[START Data shown]

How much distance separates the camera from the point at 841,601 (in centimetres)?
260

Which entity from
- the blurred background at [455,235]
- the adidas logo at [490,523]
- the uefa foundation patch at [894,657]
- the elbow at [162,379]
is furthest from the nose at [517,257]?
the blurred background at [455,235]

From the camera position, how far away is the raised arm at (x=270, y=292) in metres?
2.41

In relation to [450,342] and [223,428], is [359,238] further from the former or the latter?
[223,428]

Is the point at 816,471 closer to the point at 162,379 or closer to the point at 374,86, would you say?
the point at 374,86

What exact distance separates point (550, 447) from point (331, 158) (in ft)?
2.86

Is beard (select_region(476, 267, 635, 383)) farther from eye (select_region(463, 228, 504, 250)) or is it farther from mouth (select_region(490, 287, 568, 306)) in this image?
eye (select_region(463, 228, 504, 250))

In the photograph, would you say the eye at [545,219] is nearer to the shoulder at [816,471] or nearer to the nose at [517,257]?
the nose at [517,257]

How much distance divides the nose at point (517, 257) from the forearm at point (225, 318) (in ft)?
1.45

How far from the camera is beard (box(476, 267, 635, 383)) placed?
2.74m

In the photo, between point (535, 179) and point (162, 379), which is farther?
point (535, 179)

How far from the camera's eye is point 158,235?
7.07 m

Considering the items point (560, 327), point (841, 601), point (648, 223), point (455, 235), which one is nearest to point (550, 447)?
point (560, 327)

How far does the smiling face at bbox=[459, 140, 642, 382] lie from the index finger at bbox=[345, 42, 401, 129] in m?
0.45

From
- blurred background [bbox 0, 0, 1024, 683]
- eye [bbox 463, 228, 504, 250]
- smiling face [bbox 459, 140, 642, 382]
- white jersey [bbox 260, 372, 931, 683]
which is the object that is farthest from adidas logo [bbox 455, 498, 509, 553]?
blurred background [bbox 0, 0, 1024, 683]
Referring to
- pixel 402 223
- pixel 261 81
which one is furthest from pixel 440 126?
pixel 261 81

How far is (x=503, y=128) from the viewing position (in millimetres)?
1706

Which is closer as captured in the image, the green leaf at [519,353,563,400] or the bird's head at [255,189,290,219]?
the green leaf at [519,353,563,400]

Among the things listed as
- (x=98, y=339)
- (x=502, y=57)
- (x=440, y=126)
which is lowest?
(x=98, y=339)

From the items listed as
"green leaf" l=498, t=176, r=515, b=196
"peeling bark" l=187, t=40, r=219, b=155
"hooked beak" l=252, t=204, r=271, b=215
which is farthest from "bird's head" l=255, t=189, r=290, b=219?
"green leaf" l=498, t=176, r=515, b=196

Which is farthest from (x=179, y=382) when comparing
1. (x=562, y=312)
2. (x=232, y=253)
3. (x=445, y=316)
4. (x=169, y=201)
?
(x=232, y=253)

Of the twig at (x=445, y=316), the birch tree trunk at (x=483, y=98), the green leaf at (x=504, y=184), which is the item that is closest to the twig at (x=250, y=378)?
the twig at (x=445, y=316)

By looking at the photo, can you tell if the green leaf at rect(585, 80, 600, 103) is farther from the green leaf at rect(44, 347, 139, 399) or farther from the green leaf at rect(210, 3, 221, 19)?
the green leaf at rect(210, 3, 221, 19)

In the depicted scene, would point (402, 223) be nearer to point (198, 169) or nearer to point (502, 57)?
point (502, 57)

[END Data shown]

● **Task goal**:
Render every line of the material above as a Markdown table with the columns "Row" and "Line," numbering each row and leaving out blank lines.

● **Solution to this task**:
| Row | Line |
|---|---|
| 1 | How much distance separates the camera from the point at 841,601 (in centimetres)? |
| 2 | 260 |
| 3 | Which entity from |
| 4 | - the blurred background at [455,235] |
| 5 | - the adidas logo at [490,523] |
| 6 | - the uefa foundation patch at [894,657] |
| 7 | - the elbow at [162,379] |
| 8 | is furthest from the nose at [517,257]? |
| 9 | the blurred background at [455,235] |
| 10 | From the camera position, how far away is the raised arm at (x=270, y=292) in metres? |
| 11 | 2.41 |
| 12 | In relation to [450,342] and [223,428], is [359,238] further from the former or the latter? |
| 13 | [223,428] |
| 14 | Is the point at 816,471 closer to the point at 162,379 or closer to the point at 374,86, would you say? |
| 15 | the point at 374,86 |
| 16 | What exact distance separates point (550, 447) from point (331, 158) (in ft)? |
| 17 | 2.86 |
| 18 | Is beard (select_region(476, 267, 635, 383)) farther from eye (select_region(463, 228, 504, 250)) or is it farther from mouth (select_region(490, 287, 568, 306)) in this image? |
| 19 | eye (select_region(463, 228, 504, 250)) |
| 20 | In the photograph, would you say the eye at [545,219] is nearer to the shoulder at [816,471] or nearer to the nose at [517,257]? |
| 21 | the nose at [517,257] |
| 22 | How much distance divides the nose at point (517, 257) from the forearm at point (225, 318) (in ft)? |
| 23 | 1.45 |
| 24 | How far from the camera is beard (box(476, 267, 635, 383)) placed? |
| 25 | 2.74m |
| 26 | In the photo, between point (535, 179) and point (162, 379), which is farther? |
| 27 | point (535, 179) |
| 28 | How far from the camera's eye is point 158,235? |
| 29 | 7.07 m |
| 30 | Considering the items point (560, 327), point (841, 601), point (648, 223), point (455, 235), which one is nearest to point (550, 447)? |
| 31 | point (560, 327) |
| 32 | How far does the smiling face at bbox=[459, 140, 642, 382] lie from the index finger at bbox=[345, 42, 401, 129] in m? |
| 33 | 0.45 |
| 34 | From |
| 35 | - blurred background [bbox 0, 0, 1024, 683] |
| 36 | - eye [bbox 463, 228, 504, 250] |
| 37 | - smiling face [bbox 459, 140, 642, 382] |
| 38 | - white jersey [bbox 260, 372, 931, 683] |
| 39 | which is the object that is farthest from adidas logo [bbox 455, 498, 509, 553]? |
| 40 | blurred background [bbox 0, 0, 1024, 683] |
| 41 | Referring to |
| 42 | - pixel 402 223 |
| 43 | - pixel 261 81 |
| 44 | which one is furthest from pixel 440 126? |
| 45 | pixel 261 81 |
| 46 | How far is (x=503, y=128) from the viewing position (in millimetres)? |
| 47 | 1706 |
| 48 | Which is closer as captured in the image, the green leaf at [519,353,563,400] or the bird's head at [255,189,290,219]? |
| 49 | the green leaf at [519,353,563,400] |
| 50 | Among the things listed as |
| 51 | - (x=98, y=339) |
| 52 | - (x=502, y=57) |
| 53 | - (x=440, y=126) |
| 54 | which is lowest? |
| 55 | (x=98, y=339) |
| 56 | From the items listed as |
| 57 | "green leaf" l=498, t=176, r=515, b=196 |
| 58 | "peeling bark" l=187, t=40, r=219, b=155 |
| 59 | "hooked beak" l=252, t=204, r=271, b=215 |
| 60 | which is farthest from "bird's head" l=255, t=189, r=290, b=219? |
| 61 | "green leaf" l=498, t=176, r=515, b=196 |
| 62 | Which is farthest from (x=179, y=382) when comparing |
| 63 | 1. (x=562, y=312) |
| 64 | 2. (x=232, y=253) |
| 65 | 3. (x=445, y=316) |
| 66 | 4. (x=169, y=201) |
| 67 | ? |
| 68 | (x=232, y=253) |
| 69 | Of the twig at (x=445, y=316), the birch tree trunk at (x=483, y=98), the green leaf at (x=504, y=184), which is the item that is closest to the twig at (x=250, y=378)? |
| 70 | the twig at (x=445, y=316) |
| 71 | By looking at the photo, can you tell if the green leaf at rect(585, 80, 600, 103) is farther from the green leaf at rect(44, 347, 139, 399) or farther from the green leaf at rect(210, 3, 221, 19)? |
| 72 | the green leaf at rect(210, 3, 221, 19) |
| 73 | In the depicted scene, would point (402, 223) be nearer to point (198, 169) or nearer to point (502, 57)? |
| 74 | point (502, 57) |